#### PROBLEM STATEMENT
Could you write out, exactly and with no pictures, every line from the one containing "scientific name: Sistrurus catenatus" through the last line of the entries?

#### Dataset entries
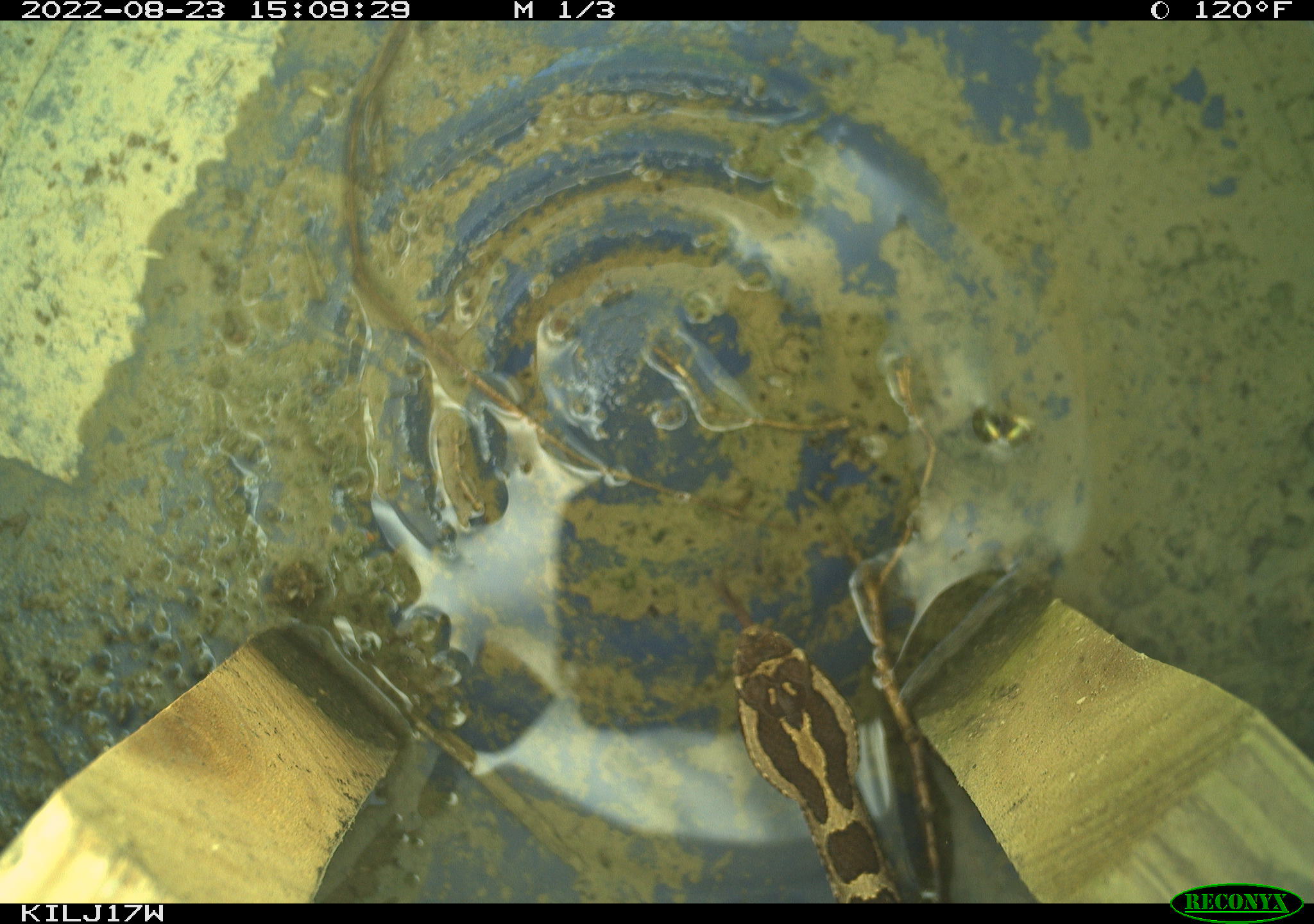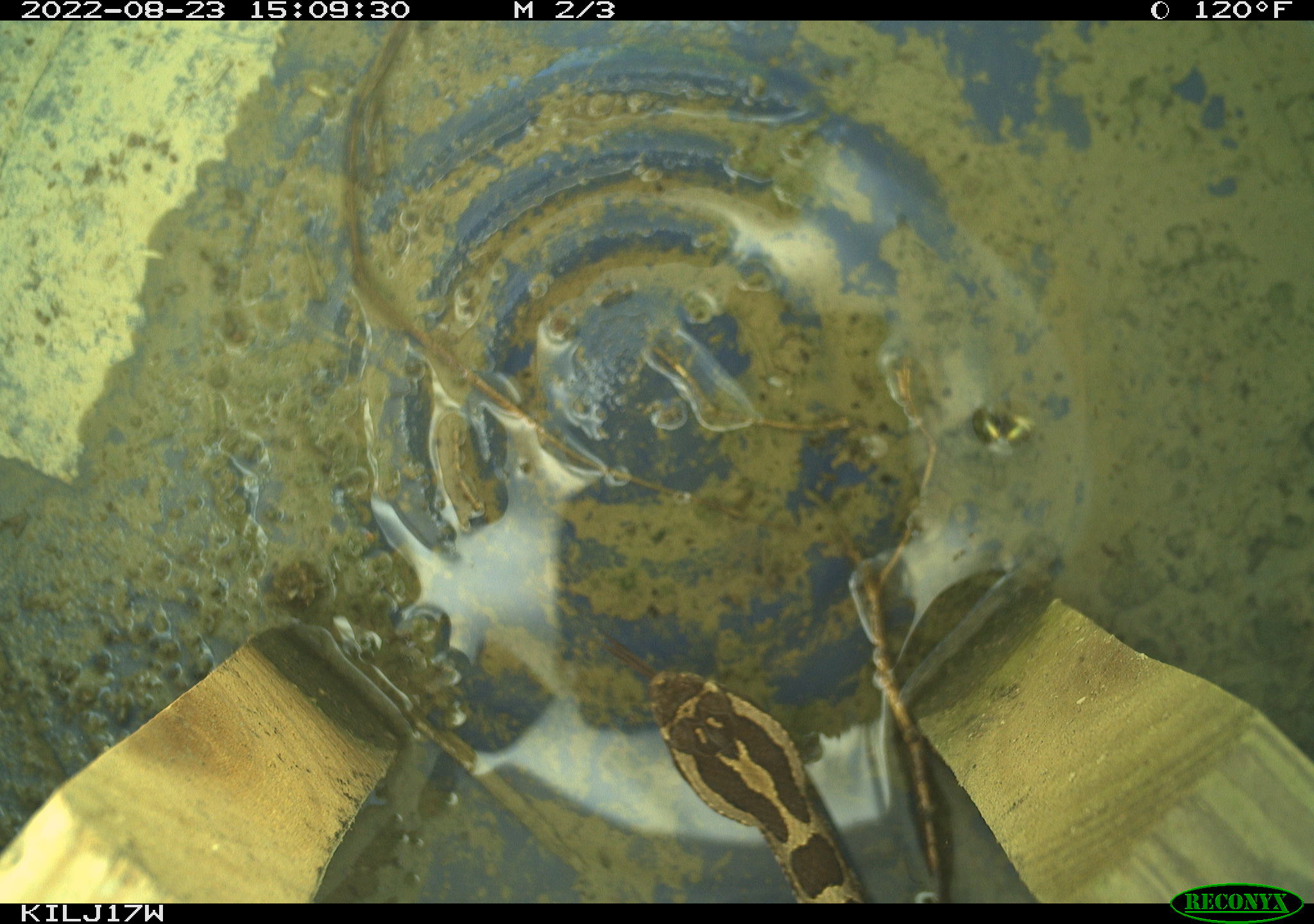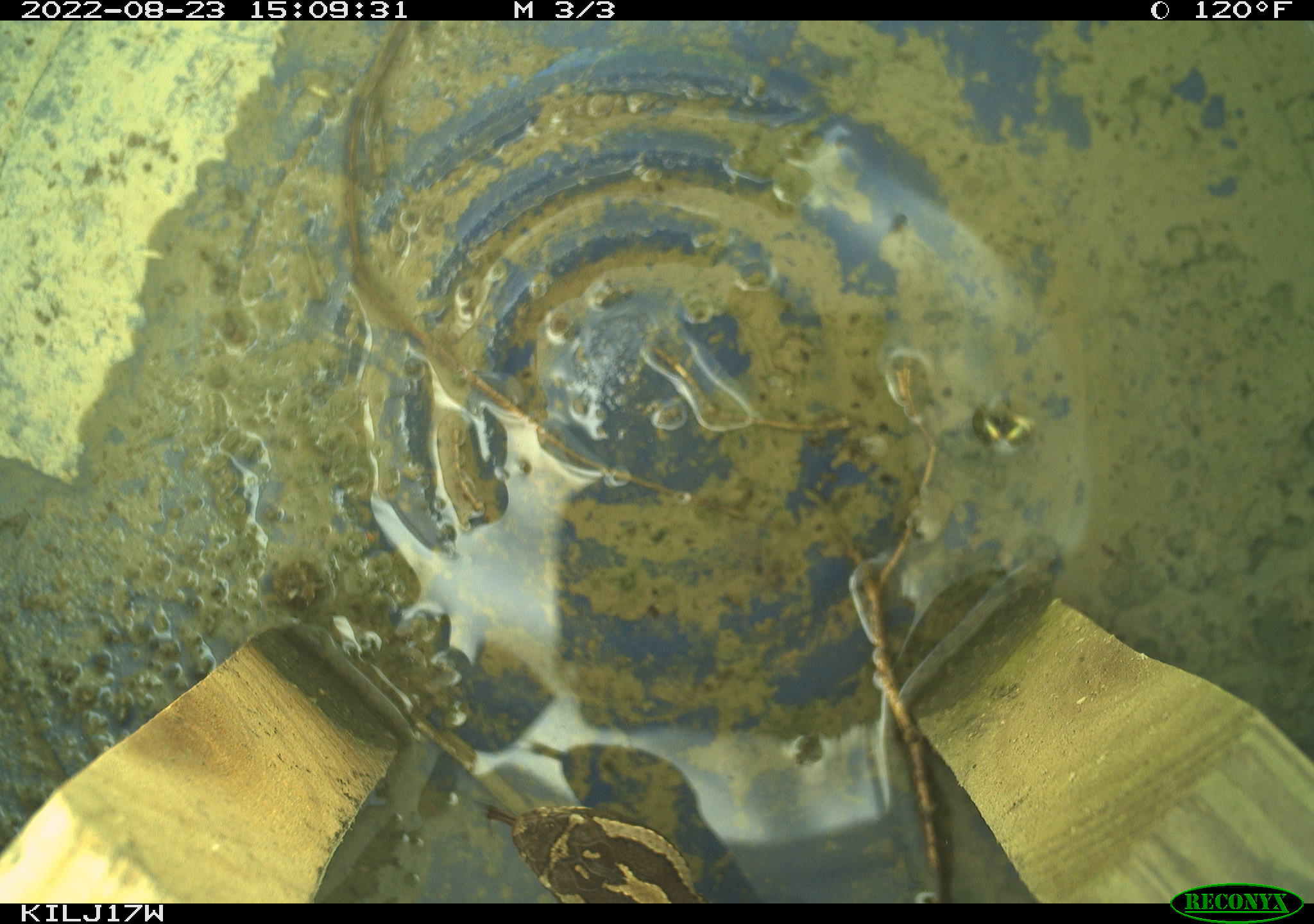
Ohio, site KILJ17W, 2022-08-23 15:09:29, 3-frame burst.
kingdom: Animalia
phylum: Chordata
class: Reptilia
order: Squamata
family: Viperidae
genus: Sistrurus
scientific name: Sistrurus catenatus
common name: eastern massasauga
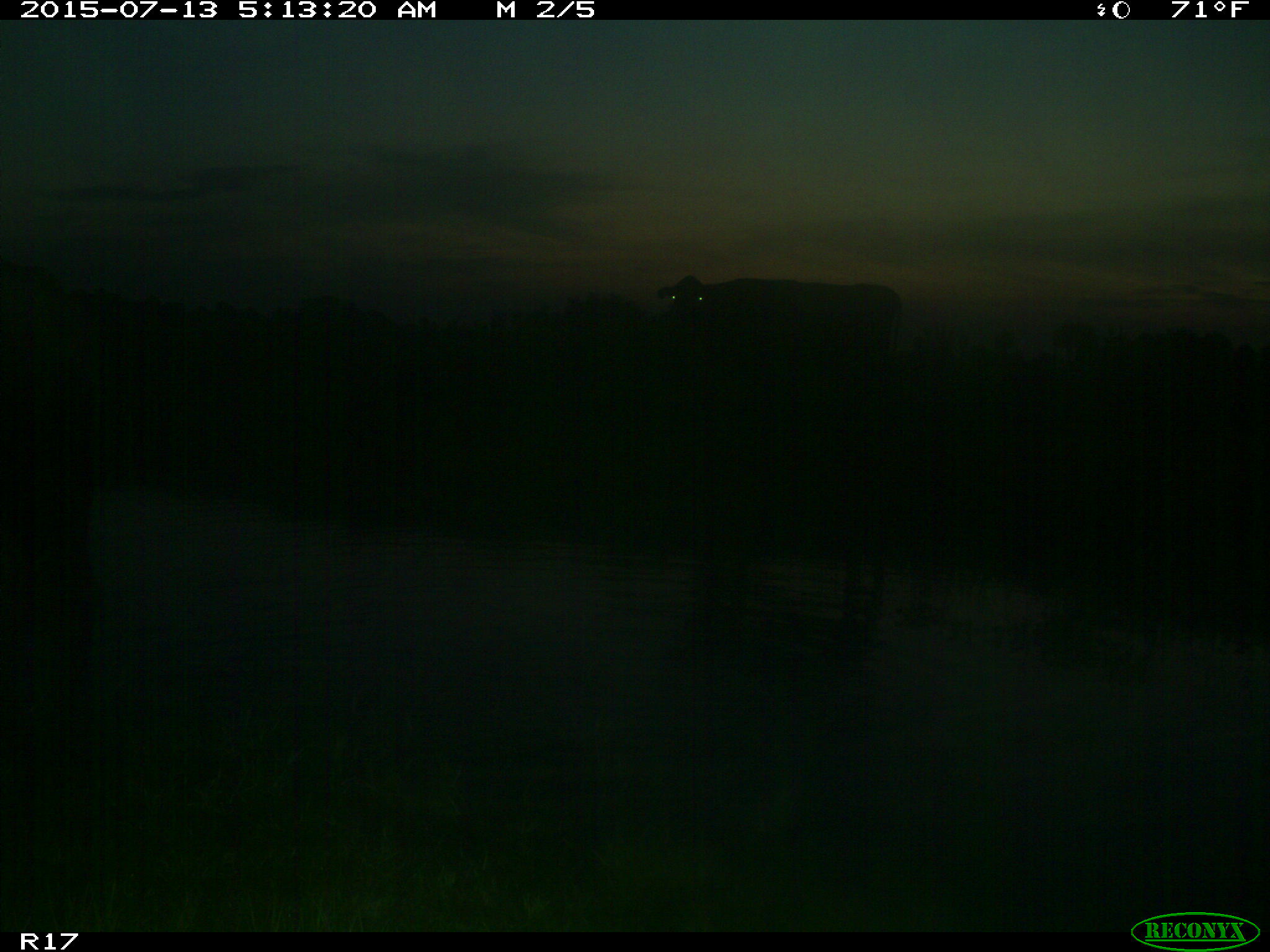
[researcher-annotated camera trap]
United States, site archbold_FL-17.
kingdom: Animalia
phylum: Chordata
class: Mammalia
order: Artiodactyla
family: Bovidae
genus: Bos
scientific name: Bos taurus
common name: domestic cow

#### THE ANSWER
scientific name: Sistrurus catenatus
common name: eastern massasauga
[researcher-annotated camera trap]
United States, site archbold_FL-17.
kingdom: Animalia
phylum: Chordata
class: Mammalia
order: Artiodactyla
family: Bovidae
genus: Bos
scientific name: Bos taurus
common name: domestic cow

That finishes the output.